Sri Lanka -- negotiation is essential

THE Sri Lankan government's attempt to eliminate militarily the Tamil separatist threat is causing thousands of casualties among innocent civilian, ruining the national economy, and eroding democratic rule throughout the island. The United States and other Western aid donors that have invested heavily in Sri Lanka's economic development have a duty to seek a political solution to the conflict. When President Junius Jayewardene was elected to office in 1977, Sri Lanka abandoned its previous socialist economic policies for a capitalist course, which resulted in a handsome 8.2 percent rate of growth the following year. This compact nation of 15 million people appeared set to become the Singapore of South Asia, with the added benefit of parliamentary democracy rather than authoritarian rule.

But Mr. Jayewardene and his United National Party have squandered this opportunity by their failure to redress the grievances of the island's Tamil minority. The Tamils are only 17 percent of the population, but at independence in 1948 they had a disproportionate share of the country's civil service and professional positions and businesses. A succession of Sri Lankan leaders elected by the country's Sinhalese majority concentrated on promoting the Sinhala language and career opportunities for the Sinhalese, at the Tamils' expense.

The Jayewardene government, however, alienated the Tamils even further by its apparent complicity in three outbreaks of anti-Tamil mob violence, the last of which, in 1983, claimed hundreds of Tamil lives in Colombo and sent 60,000 Tamis fleeing from the Sinhalese south to Tamil strongholds in the northern and eastern provinces. Since then, a small Tamil guerrilla movement has swelled with new recruits, becoming a 20,000-strong adversary for government troops previously accustomed to a ceremonial role.

Reprisals by the armed forces for terrorist attacks have included several massacres of Tamil civilians. In addition to human rights violations which result from the indiscipline of the soldiers, there has been indiscriminate shelling and bombing of densely populated civilian areas in an apparent attempt to terrorize the inhabitants among whom the Tamil insurgents live.

The tragedy of this mounting violence -- which is estimated to have claimed more than 2,500 civilian lives in the past year -- is that it could be averted, were the Jayewardene government to pursue a political accommodation with the Tamils. While the guerrillas are fighting for an independent state, most Tamils seem prepared to settle for less. When Mr. Jayewardene promised India last year that he would offer political autonomy to the Tamils, guerrilla representatives sat down with his envoys for peace talks in neighboring Bhutan. But the negotiations collapsed, because Sri Lanka refused to cede sufficient powers to the Tamils.
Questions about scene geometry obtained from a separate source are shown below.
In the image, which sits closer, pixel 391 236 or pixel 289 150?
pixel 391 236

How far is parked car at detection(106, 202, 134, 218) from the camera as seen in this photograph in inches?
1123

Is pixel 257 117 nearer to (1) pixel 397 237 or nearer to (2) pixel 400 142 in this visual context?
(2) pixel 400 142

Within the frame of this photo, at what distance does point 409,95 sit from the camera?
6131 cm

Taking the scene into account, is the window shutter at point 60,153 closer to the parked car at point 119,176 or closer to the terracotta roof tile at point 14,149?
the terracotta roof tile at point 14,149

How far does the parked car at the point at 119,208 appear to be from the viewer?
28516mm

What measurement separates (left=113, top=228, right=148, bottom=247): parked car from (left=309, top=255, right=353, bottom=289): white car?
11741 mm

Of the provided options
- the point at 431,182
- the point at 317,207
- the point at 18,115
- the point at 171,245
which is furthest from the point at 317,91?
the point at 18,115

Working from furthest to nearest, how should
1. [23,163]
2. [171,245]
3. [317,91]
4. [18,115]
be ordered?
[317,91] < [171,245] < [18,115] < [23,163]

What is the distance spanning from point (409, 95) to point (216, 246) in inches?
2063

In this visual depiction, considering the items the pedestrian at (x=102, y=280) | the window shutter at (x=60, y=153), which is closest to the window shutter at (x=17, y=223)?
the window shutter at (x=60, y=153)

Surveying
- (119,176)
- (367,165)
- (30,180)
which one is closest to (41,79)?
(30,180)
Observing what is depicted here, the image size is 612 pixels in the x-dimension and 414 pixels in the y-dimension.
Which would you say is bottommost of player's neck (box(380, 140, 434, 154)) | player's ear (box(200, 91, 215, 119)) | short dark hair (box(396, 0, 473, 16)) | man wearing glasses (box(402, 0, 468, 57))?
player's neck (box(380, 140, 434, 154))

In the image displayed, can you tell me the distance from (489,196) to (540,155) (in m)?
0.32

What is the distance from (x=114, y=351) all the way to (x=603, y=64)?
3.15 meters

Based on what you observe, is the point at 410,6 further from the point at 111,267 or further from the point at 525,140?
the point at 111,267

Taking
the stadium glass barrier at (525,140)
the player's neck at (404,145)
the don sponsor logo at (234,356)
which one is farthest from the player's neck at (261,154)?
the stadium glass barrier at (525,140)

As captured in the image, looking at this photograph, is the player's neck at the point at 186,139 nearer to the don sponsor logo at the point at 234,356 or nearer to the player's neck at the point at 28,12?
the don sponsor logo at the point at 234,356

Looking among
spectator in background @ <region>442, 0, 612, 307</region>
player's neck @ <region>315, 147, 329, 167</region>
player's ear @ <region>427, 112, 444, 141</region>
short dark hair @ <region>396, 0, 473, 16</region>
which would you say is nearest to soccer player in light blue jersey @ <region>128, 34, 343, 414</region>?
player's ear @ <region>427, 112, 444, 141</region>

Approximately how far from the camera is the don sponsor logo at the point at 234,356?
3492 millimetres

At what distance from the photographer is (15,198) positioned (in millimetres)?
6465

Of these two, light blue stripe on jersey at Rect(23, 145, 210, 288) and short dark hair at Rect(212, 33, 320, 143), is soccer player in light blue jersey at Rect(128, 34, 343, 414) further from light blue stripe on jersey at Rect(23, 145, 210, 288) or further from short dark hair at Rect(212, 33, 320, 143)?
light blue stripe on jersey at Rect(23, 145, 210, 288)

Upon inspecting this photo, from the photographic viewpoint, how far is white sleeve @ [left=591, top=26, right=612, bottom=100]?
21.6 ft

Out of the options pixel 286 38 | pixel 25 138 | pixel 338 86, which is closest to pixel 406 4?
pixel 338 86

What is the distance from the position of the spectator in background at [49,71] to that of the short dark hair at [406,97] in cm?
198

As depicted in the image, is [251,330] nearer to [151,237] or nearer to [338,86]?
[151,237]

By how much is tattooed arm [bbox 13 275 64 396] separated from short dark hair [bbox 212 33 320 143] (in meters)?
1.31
A federal system with strong provincial councils running the island's nine provinces would permit both Sinhalese and Tamils to run their own affairs with a minimum of interference from Colombo. But Jayewardene insists on retaining a unitary state structure. He fears that a significant devolution of power to satisfy the Tamils would provoke a backlash from Sinhalese nationalists in the opposition Sri Lanka Freedom Party and in the politically powerful Buddhist clergy.
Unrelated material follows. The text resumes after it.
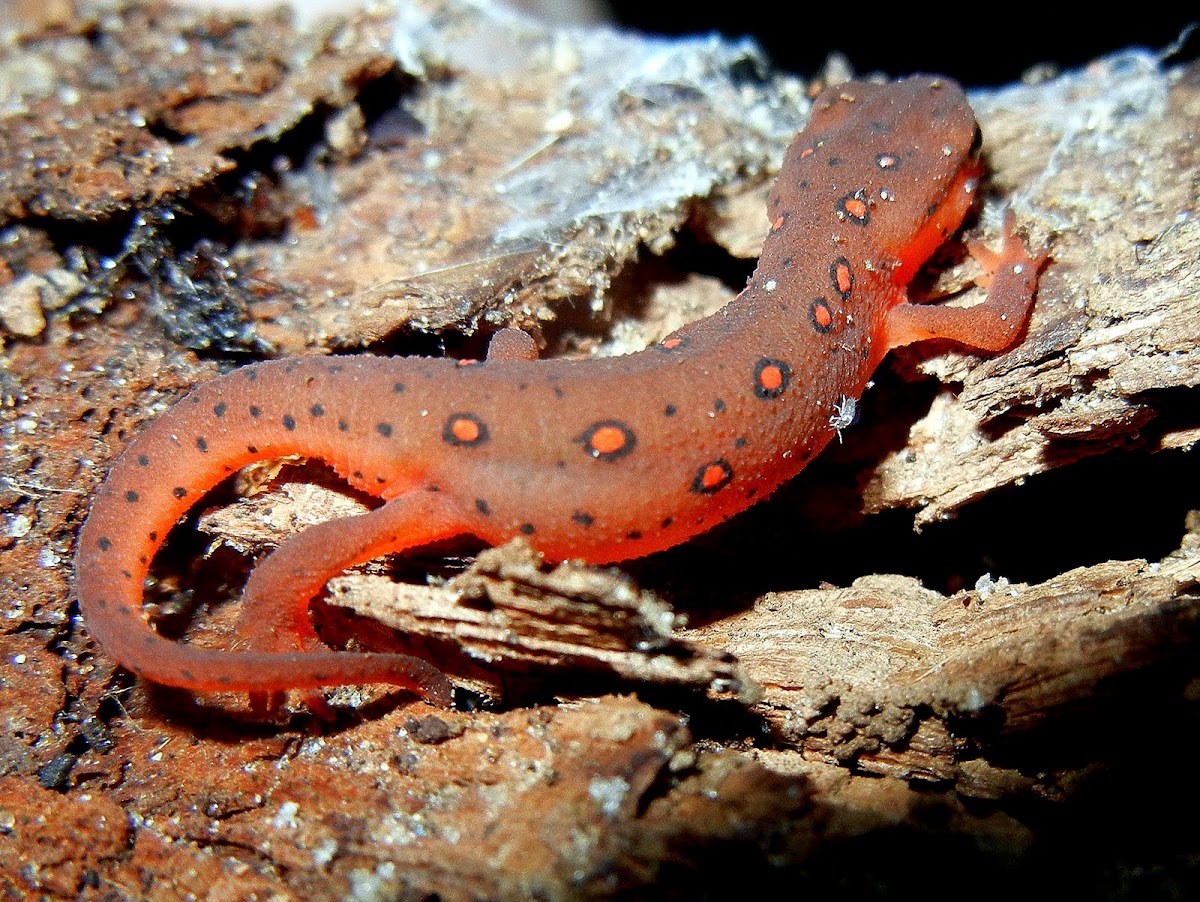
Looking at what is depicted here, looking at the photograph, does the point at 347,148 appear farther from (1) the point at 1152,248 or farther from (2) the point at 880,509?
(1) the point at 1152,248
But the attempt to defeat separatism on the battlefield is destroying the country's economic prospects and eroding one of the few democratic political systems in Asia. Spending on defense is eight times as high as it was when Jayewardene took office. The island's tourist industry has been devastated, and Finance Minister Ronnie del Mel has issued dire prophecies of economic decline, a process accelarated by falling export prices for key Sri Lankan commodities. The buildup of the armed forces from 20,000 to 35,000 men and the arming of civilian vigilantes known as Home Guards have raised fears of a militarized culture. Although Sri Lanka still has impressive freedom of expression by most third-world standards, dissent has been increasingly stifled by emergency regulations that were imposed in 1980. In Parliament, the chief opposition party, the Tamil United Liberation Front, has been excluded by a 1983 constitutional amendment that required members to disavow separatism. The JVP, a leftist Sinhalese party, was banned a year ago.
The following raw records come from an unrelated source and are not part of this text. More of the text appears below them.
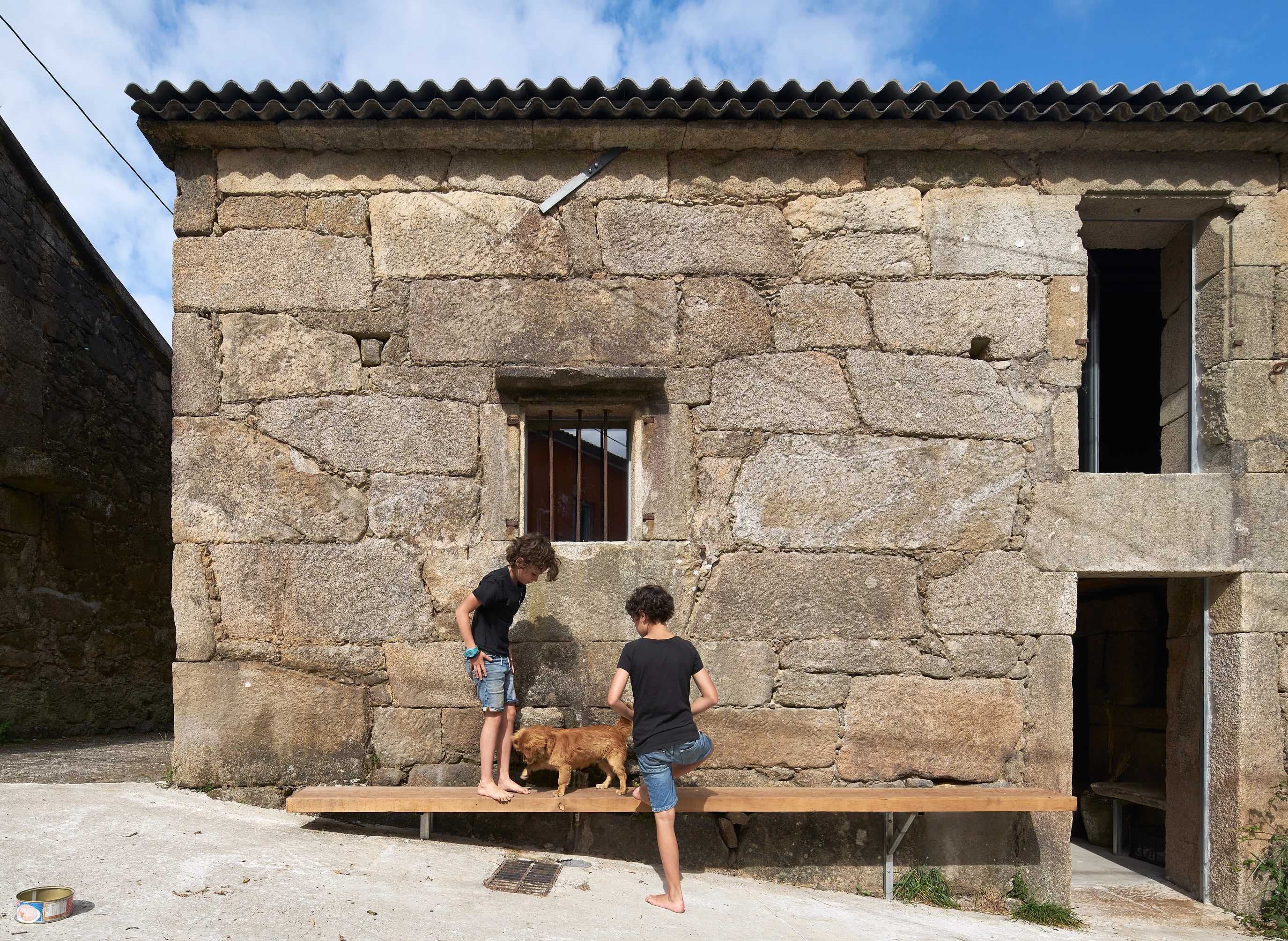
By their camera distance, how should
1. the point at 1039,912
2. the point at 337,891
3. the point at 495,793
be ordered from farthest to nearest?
the point at 1039,912 < the point at 495,793 < the point at 337,891

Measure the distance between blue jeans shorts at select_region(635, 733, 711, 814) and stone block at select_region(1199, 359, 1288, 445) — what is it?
133 inches

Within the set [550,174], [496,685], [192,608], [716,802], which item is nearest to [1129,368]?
[550,174]

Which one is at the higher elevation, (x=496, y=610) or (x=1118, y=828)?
(x=496, y=610)

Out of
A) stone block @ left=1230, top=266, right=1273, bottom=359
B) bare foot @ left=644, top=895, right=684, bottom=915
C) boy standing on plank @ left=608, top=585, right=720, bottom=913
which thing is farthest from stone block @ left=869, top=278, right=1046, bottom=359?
bare foot @ left=644, top=895, right=684, bottom=915

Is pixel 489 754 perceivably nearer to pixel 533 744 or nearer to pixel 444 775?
pixel 533 744

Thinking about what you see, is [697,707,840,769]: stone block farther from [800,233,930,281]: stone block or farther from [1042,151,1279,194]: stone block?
[1042,151,1279,194]: stone block

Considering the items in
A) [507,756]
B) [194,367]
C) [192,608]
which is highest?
[194,367]

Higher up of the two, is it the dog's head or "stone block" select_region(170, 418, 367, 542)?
"stone block" select_region(170, 418, 367, 542)

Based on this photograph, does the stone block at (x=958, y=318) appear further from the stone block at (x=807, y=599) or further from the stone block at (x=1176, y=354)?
the stone block at (x=807, y=599)

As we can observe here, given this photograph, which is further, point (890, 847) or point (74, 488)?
point (74, 488)

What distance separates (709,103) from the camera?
3.84m

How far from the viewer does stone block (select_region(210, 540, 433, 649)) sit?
3912mm

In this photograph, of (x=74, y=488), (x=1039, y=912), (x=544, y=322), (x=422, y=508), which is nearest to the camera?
(x=1039, y=912)

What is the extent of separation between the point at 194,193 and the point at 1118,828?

In these circumstances, Sri Lanka's benefactors in the West have a responsibility to encourage a political solution that will preserve the island's unity but satisfy the aspirations of moderate Tamils. The US should urge Pakistan and Israel, two of its allies that are providing military training for the Sri Lankan armed forces, to stay clear of the conflict. Britain and Canada, two of Sri Lanka's friends in the Commonwealth, should involve that respected body in a mediation role. Most important, these and other aid donors should stress to all Sri Lankans that they cannot continue to finance economic development in the absence of a minimal level of political harmony. Sri Lanka is the world's largest per capita recipient of Western aid. The continuation of that aid should be linked directly to the resolution of its ethnic conflict on the basis of negotiation.

Sheldon E. Gordon writes for the Globe and Mail, Toronto.